まだ読んでない人は読んでから読むかどうか決めて下さい。



いいですか? ここから先は自己責任ですよ?



それでは狂愛の果てのアリスをお楽しみ下さい。

そこは何にもない場所だった。建物も木も何もない寂しい所。



気づいたらそこに自分はいて、気づいたらそこをただひたすらに歩いていた。



どうしてここにいるのかもどうして歩いているのかもわからない。



その時の自分は空っぽで、何にも持っていなくて、疑問にさえ思わないで、他にどうすればいいのかもわからなくて、ただただ無心に足だけを動かしていた。



そこはとにかく寂しくて奇妙な所だった。空は赤く、地面も赤かった。足下には無数の肉の塊と骨があり、しばらくしてからそれらが人の死骸だと気づいた。



鼻をつく血なまぐさいにおい。それでも足を止めることはせず、その上をは歩いた。




空っぽの自分には歩くこと以外することがない。



歩く度にぐちゃぐちゃと踏みしめた肉の塊が嫌な音をたてる。



それでもちっとも気にならない。自分は空っぽな存在なのだから当然と言えば当然だった。



その時、後ろに気配を感じたと同時に後頭部に何かを押し付けられた。



「お前……誰だ?」


低い声が耳元に響く。始めて耳を通った声。始めて味わう体を突き抜けるような感覚。これが……恐怖というやつなのかもしれない。



ゆっくりと声の方へ顔を向ける。そこに男が拳銃を構えて立っていた。



後頭部に押し付けられていたのは黒光りする拳銃だった。



拳銃から視線を男へとやる。まず目に映ったのは男のかぶっていた黒いシルクハット。どう見てもその帽子は男の頭より大きく、全くサイズがあっていない。

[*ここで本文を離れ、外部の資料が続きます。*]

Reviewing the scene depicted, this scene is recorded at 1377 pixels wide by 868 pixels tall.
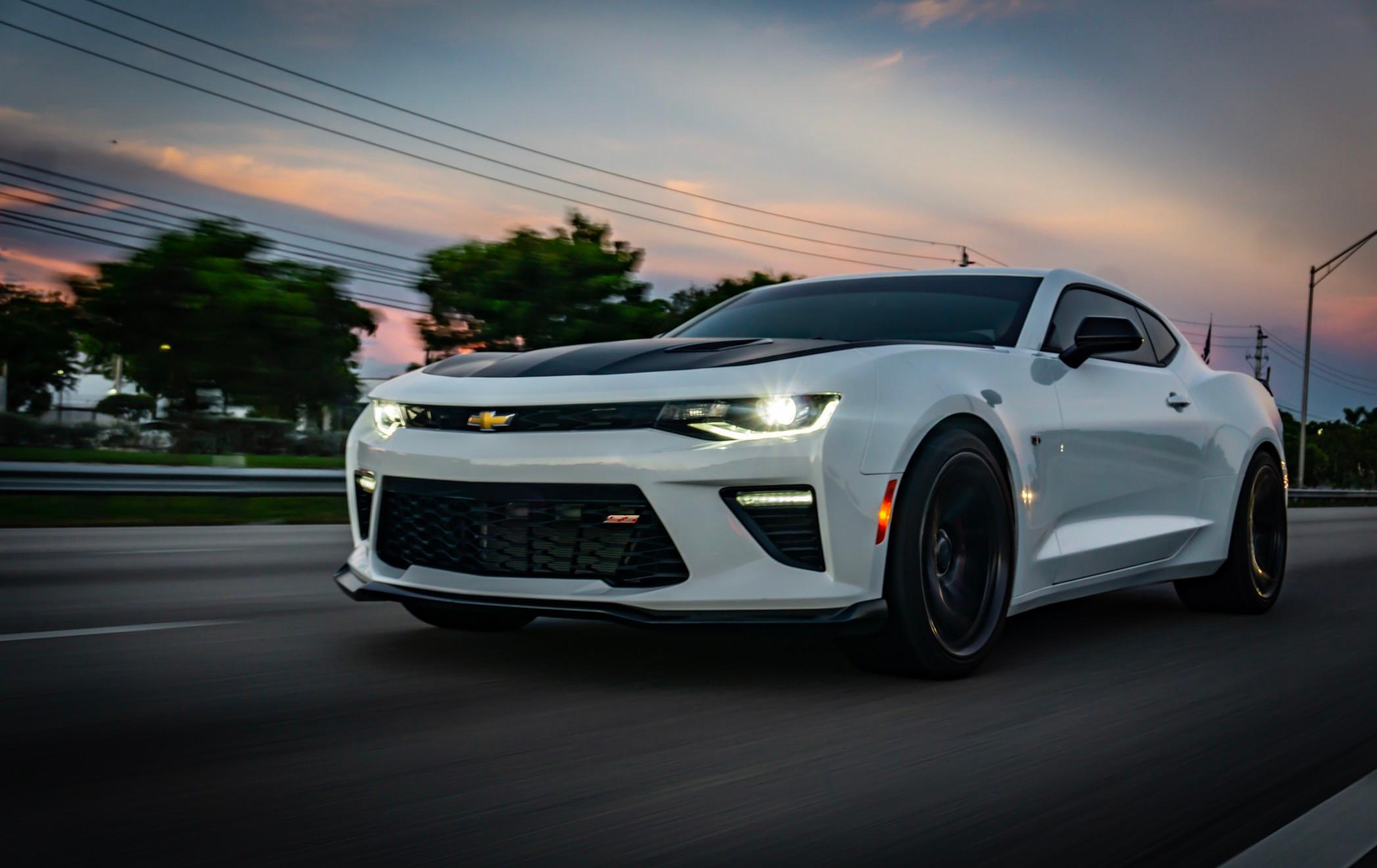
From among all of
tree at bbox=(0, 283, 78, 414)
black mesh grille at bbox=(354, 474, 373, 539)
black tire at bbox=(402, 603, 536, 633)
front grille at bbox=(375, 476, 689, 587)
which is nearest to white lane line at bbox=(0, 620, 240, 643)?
black tire at bbox=(402, 603, 536, 633)

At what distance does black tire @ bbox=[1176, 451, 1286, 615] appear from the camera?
6.41 meters

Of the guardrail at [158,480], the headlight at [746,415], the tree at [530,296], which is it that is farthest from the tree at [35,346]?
the headlight at [746,415]

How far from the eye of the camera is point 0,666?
427 cm

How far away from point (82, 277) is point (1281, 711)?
3462cm

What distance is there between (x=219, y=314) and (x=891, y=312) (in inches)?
1143

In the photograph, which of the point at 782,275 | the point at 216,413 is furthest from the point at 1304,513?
the point at 216,413

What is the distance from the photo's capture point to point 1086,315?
5.85 m

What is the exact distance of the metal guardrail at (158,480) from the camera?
1218cm

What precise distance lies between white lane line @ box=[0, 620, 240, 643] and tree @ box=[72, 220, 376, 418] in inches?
1092

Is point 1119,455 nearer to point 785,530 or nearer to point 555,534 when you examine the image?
point 785,530

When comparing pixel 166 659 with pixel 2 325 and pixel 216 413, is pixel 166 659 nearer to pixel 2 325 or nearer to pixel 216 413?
pixel 216 413

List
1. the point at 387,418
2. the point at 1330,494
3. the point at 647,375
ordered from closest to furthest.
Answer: the point at 647,375, the point at 387,418, the point at 1330,494

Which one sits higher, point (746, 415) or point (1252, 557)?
point (746, 415)

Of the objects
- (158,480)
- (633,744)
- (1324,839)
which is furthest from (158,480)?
(1324,839)
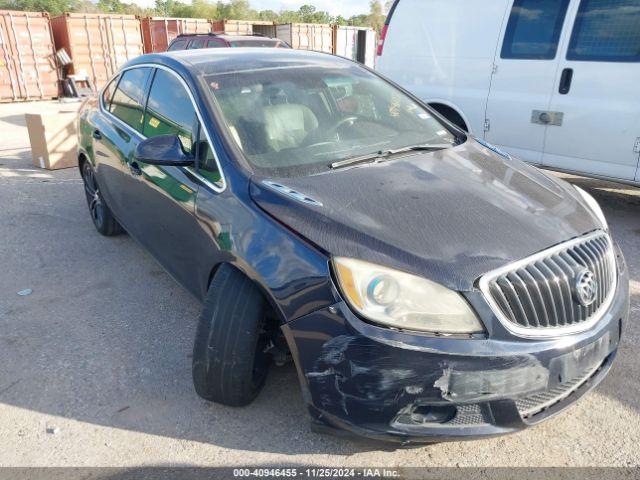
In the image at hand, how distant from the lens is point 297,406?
2580 mm

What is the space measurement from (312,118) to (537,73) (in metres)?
3.13

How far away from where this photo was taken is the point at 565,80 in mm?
4828

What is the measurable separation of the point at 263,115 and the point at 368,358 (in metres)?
1.54

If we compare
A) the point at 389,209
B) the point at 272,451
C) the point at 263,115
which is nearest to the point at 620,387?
the point at 389,209

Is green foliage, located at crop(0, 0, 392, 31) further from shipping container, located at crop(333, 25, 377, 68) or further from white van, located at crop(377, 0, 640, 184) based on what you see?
white van, located at crop(377, 0, 640, 184)

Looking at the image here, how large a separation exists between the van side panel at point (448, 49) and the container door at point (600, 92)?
80 centimetres

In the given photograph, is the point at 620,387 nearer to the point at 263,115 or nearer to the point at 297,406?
the point at 297,406

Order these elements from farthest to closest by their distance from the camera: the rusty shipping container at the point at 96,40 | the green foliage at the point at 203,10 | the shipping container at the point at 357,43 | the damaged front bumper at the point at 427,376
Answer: the green foliage at the point at 203,10, the shipping container at the point at 357,43, the rusty shipping container at the point at 96,40, the damaged front bumper at the point at 427,376

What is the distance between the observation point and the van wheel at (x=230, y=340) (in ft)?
7.53

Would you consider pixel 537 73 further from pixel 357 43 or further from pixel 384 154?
pixel 357 43

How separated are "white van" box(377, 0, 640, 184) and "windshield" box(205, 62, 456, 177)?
216cm

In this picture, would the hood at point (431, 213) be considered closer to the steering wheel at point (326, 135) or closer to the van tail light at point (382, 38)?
the steering wheel at point (326, 135)

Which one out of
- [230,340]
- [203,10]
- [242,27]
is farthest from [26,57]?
[203,10]

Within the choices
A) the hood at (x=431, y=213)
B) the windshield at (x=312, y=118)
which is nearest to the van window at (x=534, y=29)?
the windshield at (x=312, y=118)
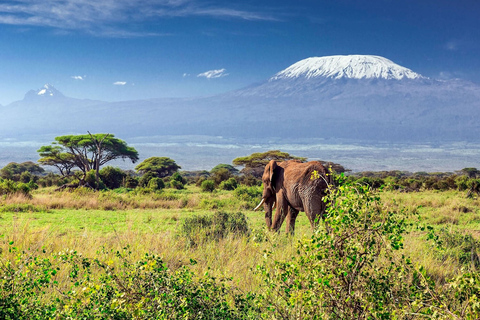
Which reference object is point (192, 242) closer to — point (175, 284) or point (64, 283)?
point (64, 283)

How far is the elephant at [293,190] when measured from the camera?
809 centimetres

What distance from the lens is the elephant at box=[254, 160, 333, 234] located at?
8.09m

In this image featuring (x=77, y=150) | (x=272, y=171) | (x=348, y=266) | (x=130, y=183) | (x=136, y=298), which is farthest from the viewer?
(x=77, y=150)

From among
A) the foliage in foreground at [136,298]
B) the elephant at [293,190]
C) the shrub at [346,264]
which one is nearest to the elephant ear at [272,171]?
the elephant at [293,190]

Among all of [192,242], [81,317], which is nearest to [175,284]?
[81,317]

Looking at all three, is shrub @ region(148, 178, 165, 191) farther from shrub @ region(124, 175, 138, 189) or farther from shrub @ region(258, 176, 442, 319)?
shrub @ region(258, 176, 442, 319)

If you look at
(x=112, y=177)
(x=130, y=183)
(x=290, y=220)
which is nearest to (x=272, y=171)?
(x=290, y=220)

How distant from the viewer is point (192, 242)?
8477 mm

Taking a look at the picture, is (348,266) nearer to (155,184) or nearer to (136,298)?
(136,298)

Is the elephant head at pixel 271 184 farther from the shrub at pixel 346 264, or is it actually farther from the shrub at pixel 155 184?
the shrub at pixel 155 184

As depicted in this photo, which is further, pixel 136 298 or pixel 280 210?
pixel 280 210

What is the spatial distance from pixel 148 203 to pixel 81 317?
46.6 feet

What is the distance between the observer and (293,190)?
8609mm

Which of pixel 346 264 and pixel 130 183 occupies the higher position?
pixel 346 264
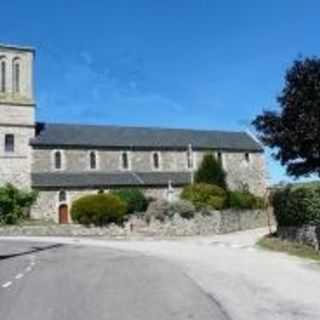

それからその趣味を疑いたくなるような黒尽くめの格好。頭の先からつま先まで全て黒一色で統一されている。



最後に彼のその整いすぎる顔に目を奪われた。



「知ってたか? ここはいかれ帽子屋の領土。つまり俺の領土だ。こんな所でガキが何してる?」



もちろん知る訳ない。こんな状況でさえどうしたらいいかわからなくて、無言で男の漆黒の瞳を見返す。



あれ? 何だ? ふとその瞳に見覚えがある気がした。



確か……あれは……



ふと男の手が震える。その目が見開き、こちらを驚いたように見つめる。



「お前……アリスか?」



震えていたのは手だけじゃない。その体も声も震えていた。



アリス? そう言われれば何だか聴いたことのあるような名前だ。聴いたことはありそうだが、自分の名前かどうかはやはりわからない。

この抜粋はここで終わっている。